4338.206 · July 25, 2018 AD
What Gets Taken Care Of
Seventeen hundred dollars changes hands in driveways whilst secrets hide in bedroom wardrobes. Gladys returns truck keys and concrete diagrams, discusses memorial services for bodies that don't exist, discovers phone numbers on wine bottles. Luke shoves backpacks deep into corners, counts diminishing cash reserves, watches money bleed away faster than answers arrive. Some exchanges involve payment for shelving. Others involve the slow realisation that everything costs more than anticipated.
Arrivals announce themselves through voices calling from entryways whilst safe lids slam in upstairs bedrooms. Luke scrambles—backpack into wardrobe shadows, wardrobe door groaning accusations, pulse hammering whilst footsteps measure themselves towards casual normality. Gladys enters with truck keys, concrete diagrams, completion of delivery tasks that shouldn't have involved covering murders.
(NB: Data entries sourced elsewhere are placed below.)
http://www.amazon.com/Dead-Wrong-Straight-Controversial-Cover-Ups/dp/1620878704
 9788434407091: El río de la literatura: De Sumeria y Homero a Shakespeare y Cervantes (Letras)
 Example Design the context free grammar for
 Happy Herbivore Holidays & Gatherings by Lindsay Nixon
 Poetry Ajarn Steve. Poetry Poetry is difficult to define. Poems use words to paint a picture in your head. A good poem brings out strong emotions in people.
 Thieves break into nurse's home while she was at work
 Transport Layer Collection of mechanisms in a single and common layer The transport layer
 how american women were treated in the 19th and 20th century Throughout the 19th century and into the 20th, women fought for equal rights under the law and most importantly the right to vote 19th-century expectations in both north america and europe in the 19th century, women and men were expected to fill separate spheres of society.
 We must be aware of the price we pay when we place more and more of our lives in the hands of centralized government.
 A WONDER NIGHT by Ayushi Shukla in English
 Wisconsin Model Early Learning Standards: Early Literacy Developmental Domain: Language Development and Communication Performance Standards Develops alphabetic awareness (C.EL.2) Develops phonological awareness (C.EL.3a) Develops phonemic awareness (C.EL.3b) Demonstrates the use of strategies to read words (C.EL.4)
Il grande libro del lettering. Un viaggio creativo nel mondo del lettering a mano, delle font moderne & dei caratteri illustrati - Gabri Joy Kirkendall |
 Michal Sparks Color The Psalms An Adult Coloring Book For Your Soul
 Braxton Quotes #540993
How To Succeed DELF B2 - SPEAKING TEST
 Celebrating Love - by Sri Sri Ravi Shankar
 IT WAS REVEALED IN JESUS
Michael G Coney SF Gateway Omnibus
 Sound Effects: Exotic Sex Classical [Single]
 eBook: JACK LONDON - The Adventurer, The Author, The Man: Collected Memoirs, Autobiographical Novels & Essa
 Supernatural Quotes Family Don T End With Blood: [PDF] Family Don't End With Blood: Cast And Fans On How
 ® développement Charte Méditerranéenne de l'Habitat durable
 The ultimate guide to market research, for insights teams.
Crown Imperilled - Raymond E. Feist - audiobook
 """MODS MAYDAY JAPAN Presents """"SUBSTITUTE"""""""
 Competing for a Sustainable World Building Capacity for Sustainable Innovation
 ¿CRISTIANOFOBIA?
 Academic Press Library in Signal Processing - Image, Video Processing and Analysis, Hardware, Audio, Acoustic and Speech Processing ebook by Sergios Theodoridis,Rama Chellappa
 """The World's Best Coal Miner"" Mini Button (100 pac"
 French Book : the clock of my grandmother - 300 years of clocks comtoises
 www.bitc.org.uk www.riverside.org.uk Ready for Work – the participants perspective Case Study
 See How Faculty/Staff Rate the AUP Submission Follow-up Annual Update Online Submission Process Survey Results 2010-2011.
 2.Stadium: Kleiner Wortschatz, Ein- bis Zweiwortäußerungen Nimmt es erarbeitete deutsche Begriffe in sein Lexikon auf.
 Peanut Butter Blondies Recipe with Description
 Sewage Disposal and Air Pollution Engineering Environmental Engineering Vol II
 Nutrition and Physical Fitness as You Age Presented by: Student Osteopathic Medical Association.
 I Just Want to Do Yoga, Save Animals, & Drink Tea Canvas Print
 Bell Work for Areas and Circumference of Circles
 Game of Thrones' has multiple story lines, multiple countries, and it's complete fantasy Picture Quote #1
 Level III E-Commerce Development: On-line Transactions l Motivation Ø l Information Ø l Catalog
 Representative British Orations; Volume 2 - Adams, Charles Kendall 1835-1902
"We really should give him a proper burial." The suggestion arrives with the force of moral imperative. "We don't have a body to bury." "You know what I mean. Like a memorial service." Luke concedes—eleven tonight, short and simple, because symbols sometimes matter more than sense.
Then comes the bill. Seventeen hundred for shelving that justifies presence during chaos. Luke counts crisp hundreds from wallet containing twenty, hands seventeen across car windows whilst relief and resentment wrestle internally. "Only three more left," whispered to empty driveways after silver Honda disappears.
Gladys returns home to find Cody's apology note beside wine bottles, phone numbers scribbled on labels like secrets tucked into corners. Questions multiply: How did he know where Luke lived? Why doesn't he reply to texts? What exactly got taken care of when that second truck vanished through Portals?
Absence speaks loudest. Missing dogs. Unanswered messages. Money disappearing faster than mysteries resolve. Some afternoons end with cats purring whilst phones stay stubbornly silent. Others end counting what little remains.